Your instructions: Once the pictures are set aside, copy the records below exactly as they stand.
....................
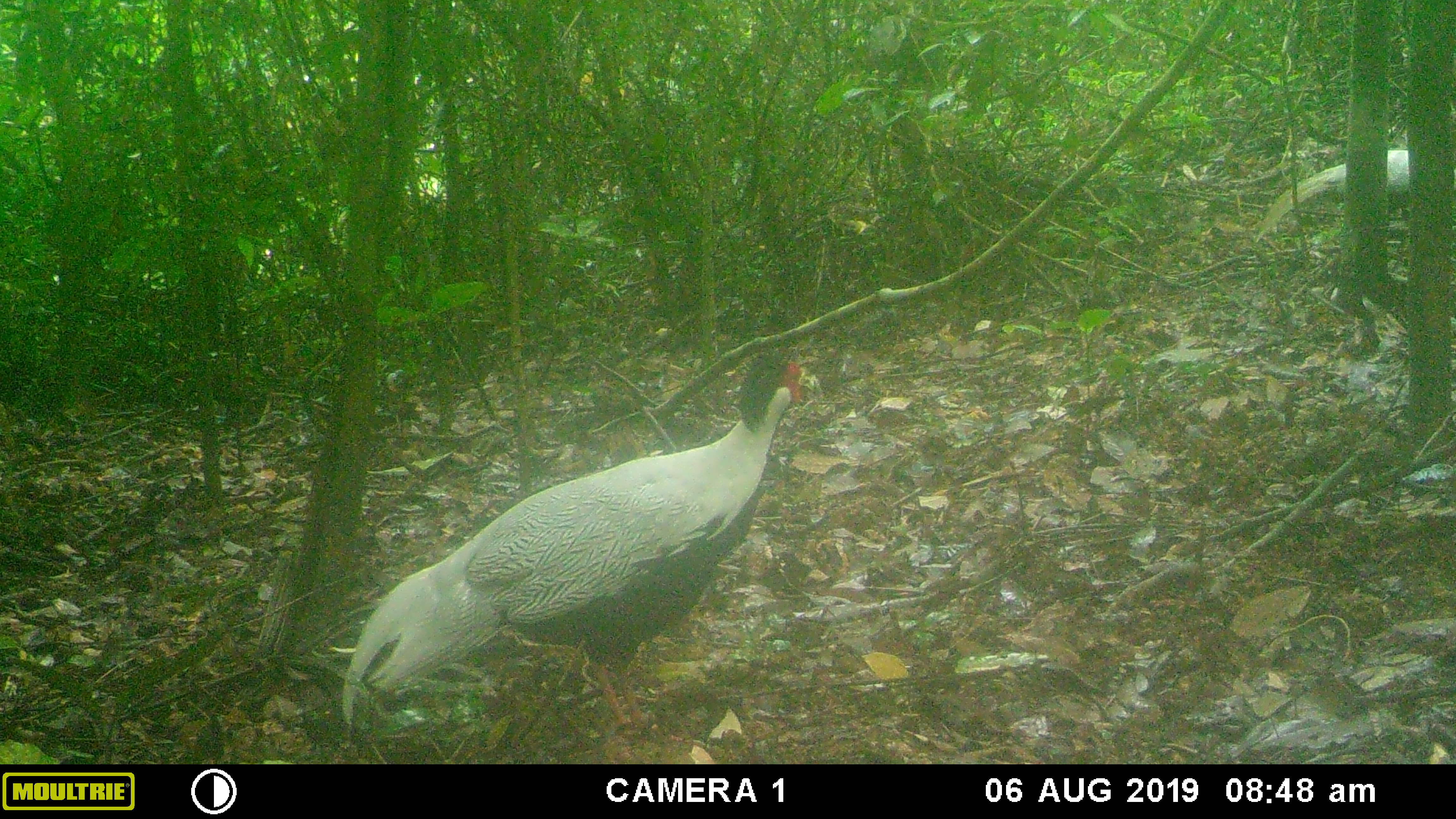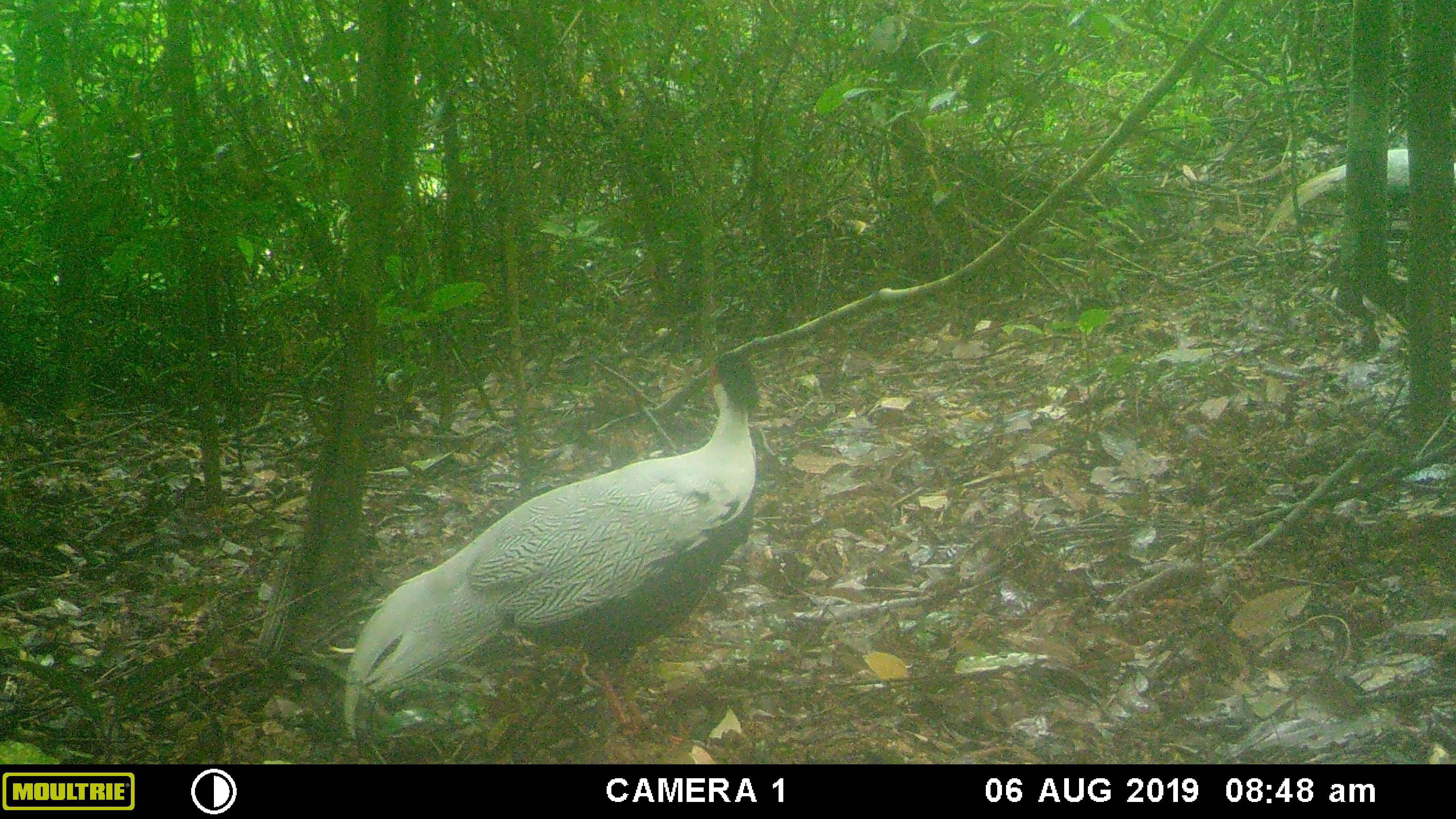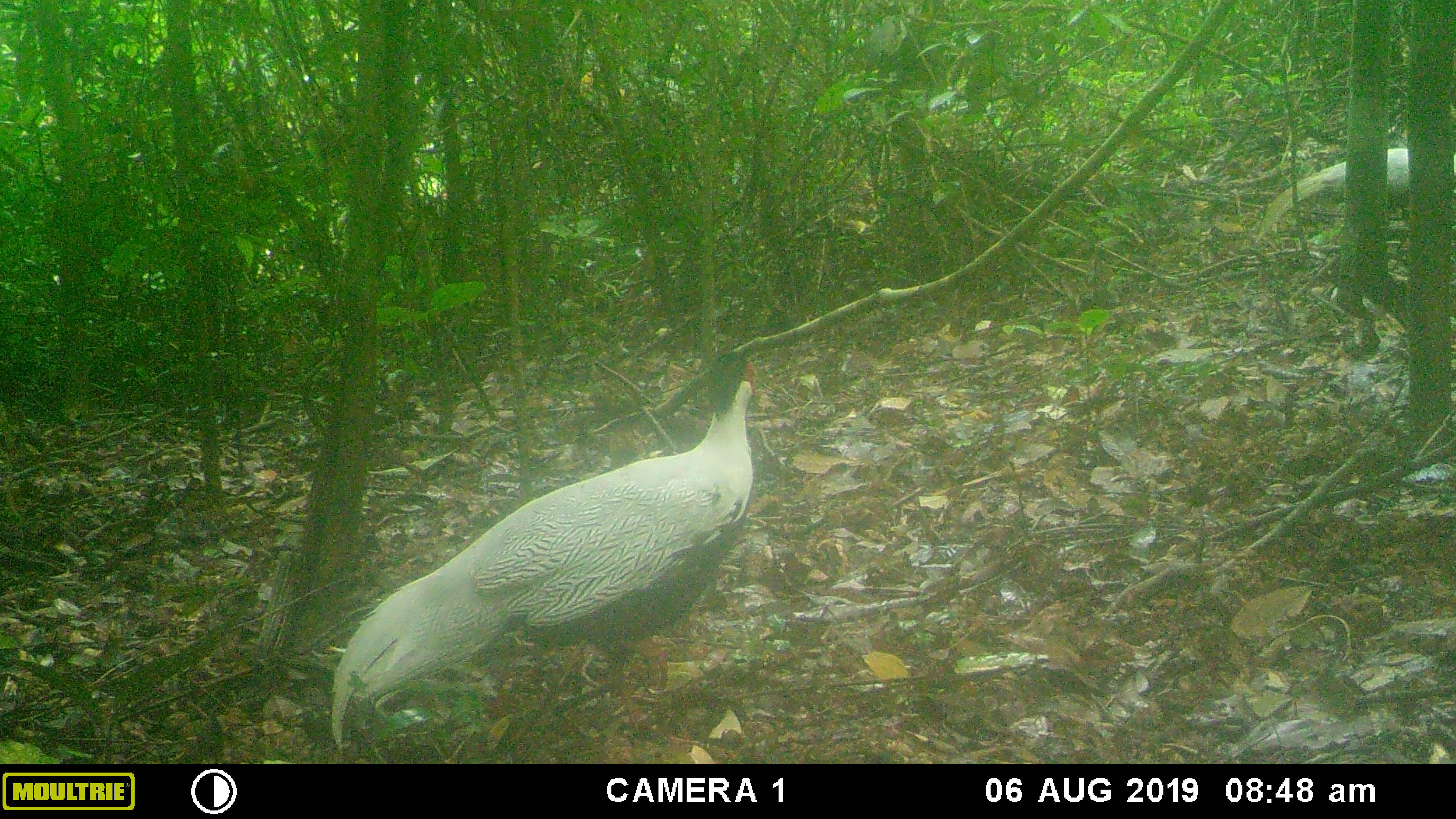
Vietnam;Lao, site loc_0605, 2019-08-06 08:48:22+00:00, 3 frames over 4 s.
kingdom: Animalia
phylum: Chordata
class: Aves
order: Galliformes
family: Phasianidae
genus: Lophura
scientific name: Lophura nycthemera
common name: silver pheasant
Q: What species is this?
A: Silver pheasant (Lophura nycthemera).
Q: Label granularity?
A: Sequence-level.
....................
Answer to this exercise:
Vietnam;Lao, site loc_0605, 2019-08-06 08:48:22+00:00, 3 frames over 4 s.
kingdom: Animalia
phylum: Chordata
class: Aves
order: Galliformes
family: Phasianidae
genus: Lophura
scientific name: Lophura nycthemera
common name: silver pheasant
Q: What species is this?
A: Silver pheasant (Lophura nycthemera).
Q: Label granularity?
A: Sequence-level.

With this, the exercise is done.